### THE PROBLEM
Word for word, restate the records that appear below.

### Collected data
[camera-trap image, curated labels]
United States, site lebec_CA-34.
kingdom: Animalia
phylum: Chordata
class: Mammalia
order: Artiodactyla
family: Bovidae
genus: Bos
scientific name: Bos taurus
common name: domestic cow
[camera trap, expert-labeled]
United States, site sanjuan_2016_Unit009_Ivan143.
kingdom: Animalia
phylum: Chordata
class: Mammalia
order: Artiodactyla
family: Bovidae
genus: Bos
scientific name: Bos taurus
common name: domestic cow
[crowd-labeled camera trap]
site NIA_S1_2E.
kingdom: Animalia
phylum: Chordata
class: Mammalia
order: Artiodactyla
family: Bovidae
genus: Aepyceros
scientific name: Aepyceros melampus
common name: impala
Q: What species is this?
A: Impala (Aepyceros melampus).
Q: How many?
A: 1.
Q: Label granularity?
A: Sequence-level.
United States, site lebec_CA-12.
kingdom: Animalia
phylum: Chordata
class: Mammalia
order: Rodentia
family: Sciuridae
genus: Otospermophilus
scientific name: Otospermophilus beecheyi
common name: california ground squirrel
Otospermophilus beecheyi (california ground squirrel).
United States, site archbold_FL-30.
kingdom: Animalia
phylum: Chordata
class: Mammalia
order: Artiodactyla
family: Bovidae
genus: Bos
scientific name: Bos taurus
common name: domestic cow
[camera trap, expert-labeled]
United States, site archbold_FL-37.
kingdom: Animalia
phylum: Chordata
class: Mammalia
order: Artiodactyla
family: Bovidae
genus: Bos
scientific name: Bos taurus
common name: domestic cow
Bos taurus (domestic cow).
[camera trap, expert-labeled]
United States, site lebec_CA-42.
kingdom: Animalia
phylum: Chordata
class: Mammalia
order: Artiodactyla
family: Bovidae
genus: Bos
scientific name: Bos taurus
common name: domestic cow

### TASK RESPONSE
[camera-trap image, curated labels]
United States, site lebec_CA-34.
kingdom: Animalia
phylum: Chordata
class: Mammalia
order: Artiodactyla
family: Bovidae
genus: Bos
scientific name: Bos taurus
common name: domestic cow
[camera trap, expert-labeled]
United States, site sanjuan_2016_Unit009_Ivan143.
kingdom: Animalia
phylum: Chordata
class: Mammalia
order: Artiodactyla
family: Bovidae
genus: Bos
scientific name: Bos taurus
common name: domestic cow
[crowd-labeled camera trap]
site NIA_S1_2E.
kingdom: Animalia
phylum: Chordata
class: Mammalia
order: Artiodactyla
family: Bovidae
genus: Aepyceros
scientific name: Aepyceros melampus
common name: impala
Q: What species is this?
A: Impala (Aepyceros melampus).
Q: How many?
A: 1.
Q: Label granularity?
A: Sequence-level.
United States, site lebec_CA-12.
kingdom: Animalia
phylum: Chordata
class: Mammalia
order: Rodentia
family: Sciuridae
genus: Otospermophilus
scientific name: Otospermophilus beecheyi
common name: california ground squirrel
Otospermophilus beecheyi (california ground squirrel).
United States, site archbold_FL-30.
kingdom: Animalia
phylum: Chordata
class: Mammalia
order: Artiodactyla
family: Bovidae
genus: Bos
scientific name: Bos taurus
common name: domestic cow
[camera trap, expert-labeled]
United States, site archbold_FL-37.
kingdom: Animalia
phylum: Chordata
class: Mammalia
order: Artiodactyla
family: Bovidae
genus: Bos
scientific name: Bos taurus
common name: domestic cow
Bos taurus (domestic cow).
[camera trap, expert-labeled]
United States, site lebec_CA-42.
kingdom: Animalia
phylum: Chordata
class: Mammalia
order: Artiodactyla
family: Bovidae
genus: Bos
scientific name: Bos taurus
common name: domestic cow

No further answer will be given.